While a recent survey found that half of mid-sized businesses rated their overall experience of dealing with HMRC as positive, RSM is calling for further improvements in customer service, particularly for larger mid-size firms.
The survey was carried out to explore mid-size businesses’ experience of dealing with HMRC, with a view to helping the taxman provide a more effective and targeted service to this group.
Commenting on the findings of the HMRC survey, Andrew Hubbard, a partner at audit, tax and consulting firm RSM said:
‘Nobody looks forward to dealing with the tax authorities, so when businesses are asked to comment on their experience of dealing with the taxman, you might expect respondents to rate it as being marginally worse than a trip to the dentist. The fact that just over half said their experience was positive should be acknowledged, but the Revenue needs to look closely at the reasons why the other half were less than satisfied.

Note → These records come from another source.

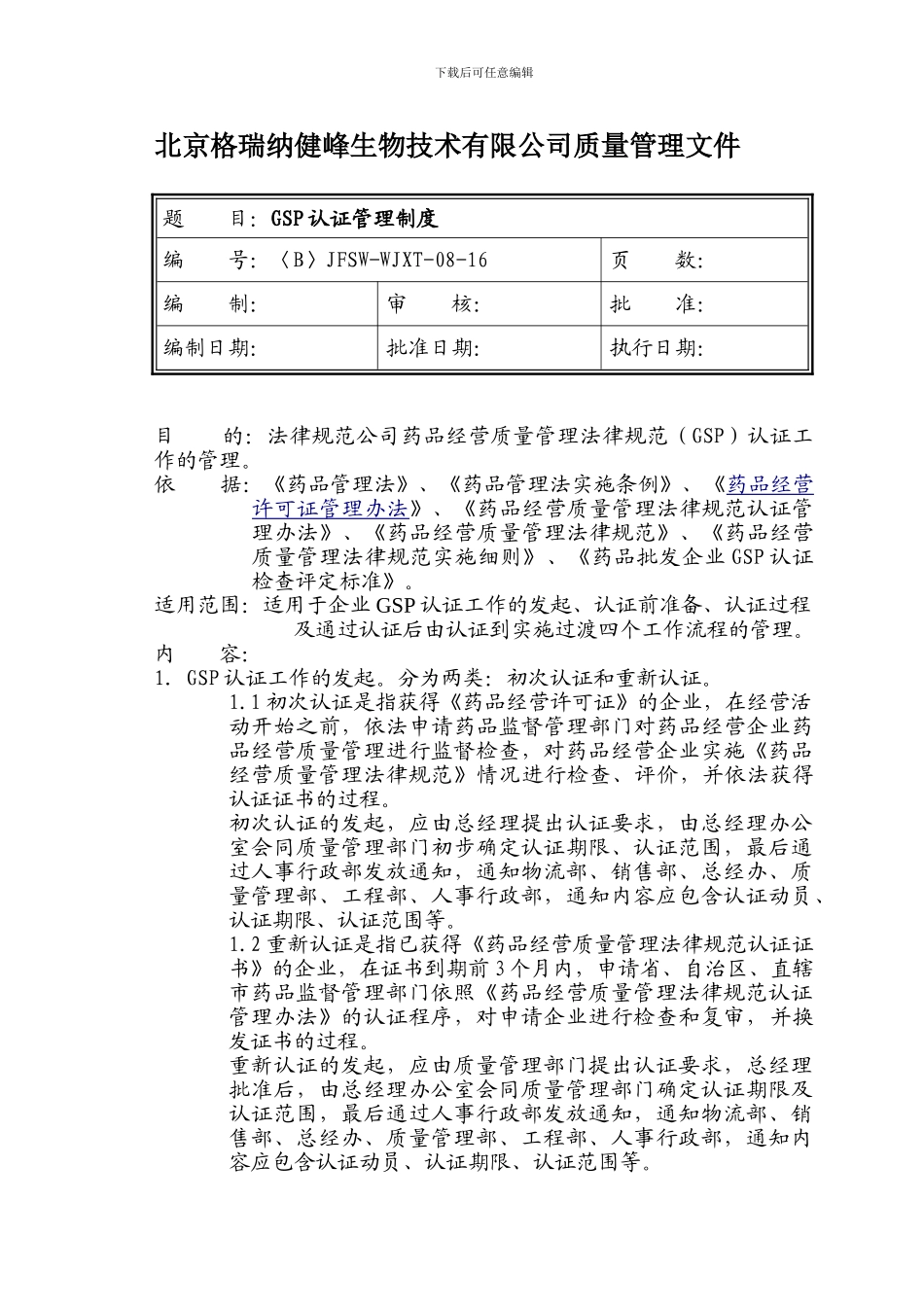 下载后可任意编辑

北京格瑞纳健峰生物技术有限公司质量管理文件

| 题　目：GSP认证管理制度 | | |
|---|---|---|
| 编　号：〈B〉JFSW-WJXT-08-16 | | 页　数： |
| 编　制： | 审　核： | 批　准： |
| 编制日期： | 批准日期： | 执行日期： |

目　的：法律规范公司药品经营质量管理法律规范（GSP）认证工作的管理。
依　据：《药品管理法》、《药品管理法实施条例》、《药品经营许可证管理办法》、《药品经营质量管理法律规范认证管理办法》、《药品经营质量管理法律规范》、《药品经营质量管理法律规范实施细则》、《药品批发企业GSP认证检查评定标准》。
适用范围：适用于企业GSP认证工作的发起、认证前准备、认证过程及通过认证后由认证到实施过渡四个工作流程的管理。
内　容：
1. GSP认证工作的发起。分为两类：初次认证和重新认证。
1.1初次认证是指获得《药品经营许可证》的企业，在经营活动开始之前，依法申请药品监督管理部门对药品经营企业药品经营质量管理进行监督检查，对药品经营企业实施《药品经营质量管理法律规范》情况进行检查、评价，并依法获得认证证书的过程。
初次认证的发起，应由总经理提出认证要求，由总经理办公室会同质量管理部门初步确定认证期限、认证范围，最后通过人事行政部发放通知，通知物流部、销售部、总经办、质量管理部、工程部、人事行政部，通知内容应包含认证动员、认证期限、认证范围等。
1.2重新认证是指已获得《药品经营质量管理法律规范认证证书》的企业，在证书到期前3个月内，申请省、自治区、直辖市药品监督管理部门依照《药品经营质量管理法律规范认证管理办法》的认证程序，对申请企业进行检查和复审，并换发证书的过程。
重新认证的发起，应由质量管理部门提出认证要求，总经理批准后，由总经理办公室会同质量管理部门确定认证期限及认证范围，最后通过人事行政部发放通知，通知物流部、销售部、总经办、质量管理部、工程部、人事行政部，通知内容应包含认证动员、认证期限、认证范围等。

‘Interestingly, businesses which used only digital channels to communicate with HMRC were more likely to be positive about their experience than those who used a mixture of digital and non-digital contact, such as letters and phone calls. No doubt HMRC will seize on these findings to show support for its digital strategy. However, the findings also reveal that the larger mid-sized businesses surveyed were less likely to be positive about their overall experience. This could be because they had to use non-digital communication more often than their smaller counterparts.
‘This does point to a specific challenge facing larger mid-market companies, and one we are very aware of given our client profile. At risk of over-generalising, smaller businesses will usually have less complex affairs which do not demand significant levels of interaction with the taxman. The very largest businesses will have individual account managers within HMRC who generally perform an effective role in managing communications and resolving problems. This can leave mid-sized businesses which are large enough to have complex tax affairs but not large enough to qualify for an HMRC account manager, with a specific challenge, and one which may not be solved simply by a greater digitalisation of services.
‘HMRC needs to reflect carefully on the findings of this survey and work with larger mid-sized businesses and their advisers to improve the customer experience for this important group of businesses.’
The HMRC survey was conducted between October and December 2015 among mid-sized businesses, defined as being those with a Corporation Tax or Income Tax Self-Assessment turnover above £10m, and/or more than 20 employees.